Bayes' Theorem. Bayesian Statistics. You may have heard of them. But if you're not a statistician or mathematician, you probably don't have much idea what they are or why anybody cares. So, for you, here is a summary.
Reverend Thomas Bayes
Reverend Thomas Bayes lived from 1702 to 1761. The son of a nonconformist minister, he was privately educated and went on to become a Presbyterian minister in Tunbridge Wells in 1731, where he remained until he died. After his death his papers, including mathematical works, were found by his friend Richard Price and submitted for publication. His paper An Essay Towards Solving a Problem in the Doctrine of Chances was published in 17631 and included his form of what was to become known as Bayes' Theorem.
Statement of the Theorem
Here will follow the simplest statement of the theorem. First, though, a summary of the terminology:
P(A) - The probability that event A will happen. The event can be anything, such as winning the lottery or finding a parking space. The probability is the chance it will happen, from 0 to 1. 0 means that it will never happen, and 1 means that it will always happen. Most events are somewhere in between.
P(A,B) - The probability that both events A and B occur. This is called the 'joint probability'.
P(A|B) - This is the probability that event A occurs given we already know that B has occurred. This is called the 'conditional probability'.
Our simple Bayes' Theorem states that:
P(A|B) = P(A,B) / P(B)
In words, it says that the probability of A given B equals the probability of A and B divided by the probability of B.
Use of the Theorem
That's all fine and dandy, but why is it important? Well, the theorem relates three probabilities, and if two of them are known it is possible to find the other. This may not seem to be much, but it underpins just about every form of prediction or forecasting. It provides a way of calculating the probability of an event it's not possible to observe directly.
If event A is defined as 'what we want to predict' and event B as 'what we have just observed', then A|B becomes 'what we want to predict, in light of what we have just observed' and Bayes' Theorem provides a way of updating the probability for A as new observations trickle in.
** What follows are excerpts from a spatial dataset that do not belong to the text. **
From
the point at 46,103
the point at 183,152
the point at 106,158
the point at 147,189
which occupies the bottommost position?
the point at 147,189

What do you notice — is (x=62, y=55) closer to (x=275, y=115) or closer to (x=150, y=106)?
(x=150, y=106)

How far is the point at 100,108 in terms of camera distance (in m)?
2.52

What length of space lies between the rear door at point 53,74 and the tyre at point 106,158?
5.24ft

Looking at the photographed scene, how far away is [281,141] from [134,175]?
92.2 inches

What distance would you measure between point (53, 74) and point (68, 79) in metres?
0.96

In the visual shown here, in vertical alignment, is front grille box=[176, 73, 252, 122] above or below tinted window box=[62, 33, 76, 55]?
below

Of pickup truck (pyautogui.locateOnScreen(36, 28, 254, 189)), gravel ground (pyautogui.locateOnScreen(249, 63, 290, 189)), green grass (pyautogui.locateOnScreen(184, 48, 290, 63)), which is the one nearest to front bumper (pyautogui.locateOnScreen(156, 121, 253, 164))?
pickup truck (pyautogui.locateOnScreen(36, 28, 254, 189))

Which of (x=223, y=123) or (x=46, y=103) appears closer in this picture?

This is why Bayes' Theorem is so powerful.
Traditional statistics typically estimate something by taking a big bag full of data, performing some kind of function on it and arriving at an answer. This is perfectly adequate as far as it goes. Sometimes this means that if new data arrive the calculation has to be performed again from scratch. It also means that care must be taken to ensure that the data are 'fair', because if there is some bias in them then the answer will be wrong. Even if the statistician knows that the data are biased, often the estimates of the bias will not be independent of the model and so can't be used sensibly in the model. If data are sparse, or if there are no data at all, then traditional methods don't usually give very good answers.
Step forward Bayesian Statistics. This method starts with an answer (or 'prior') and a measure of certainty regarding this answer. When new data arrive they are incorporated into the new answer (the 'posterior'2). The answer is updated using Bayes' theorem: the new probability 'given' the new data. With more data, the uncertainty regarding the prediction diminishes and following predictions improve. Not only does this incorporate new data by design, but it can give reasonable predictions from the very start. Even if the initial answer is wayward, performance quickly improves as data flow in. It is also possible to account for bias or incorporate information from outside the system in updating it. This makes the method even more powerful.
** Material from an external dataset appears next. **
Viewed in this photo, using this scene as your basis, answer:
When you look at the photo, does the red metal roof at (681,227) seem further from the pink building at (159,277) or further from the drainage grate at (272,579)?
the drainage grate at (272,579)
Apart from an impressive battery of statistical methods3, Bayesian statistics are also found in neural nets, other machine learning (such as radar tracking) and decision analysis.
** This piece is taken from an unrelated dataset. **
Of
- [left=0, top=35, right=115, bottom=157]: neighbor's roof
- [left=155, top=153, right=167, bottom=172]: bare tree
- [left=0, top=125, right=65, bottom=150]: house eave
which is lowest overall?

Some statisticians have problems with Bayesian Statistics. The two main concerns are as follows:
How do we arrive at the starting 'answer'? - It is not always obvious what should be chosen as the starting point. If a woefully inadequate one is picked, the early predictions will be poor. It is also difficult to establish how certain to be about it. If the model is too certain then the predictions won't adapt to new data quickly enough, but if the model is not certain enough then the early predictions have too big a margin of error to be useful.
Bayesian probabilities are subjective - meaning that the probabilities are based on a personal belief about the universe. One person's probability that a sports team will win can vary wildly from another's. The fact that both can be considered 'correct' by Bayesian statistics is enough to put some people off4. It is more comfortable to think of an objective probability that is 'true' and definite for everyone. From a practical standpoint, however, probabilities are used to help people make decisions, and these decisions are personal and are wrapped up in subjective values anyway. Another way to look at it is to consider the results as the model's beliefs.
As you can probably tell, this was written by a Bayesian statistician and so is not entirely without bias. Feel free to form your own opinions about it.
You can read the original paper in a variety of formats from this list of important essays.
Unless you're a maths professional, the details about the subject will probably be a little dry5. You can find out more information in primers in statistics and academic journals. These aren't the most friendly of sources, but academics have to keep their jobs safe, after all.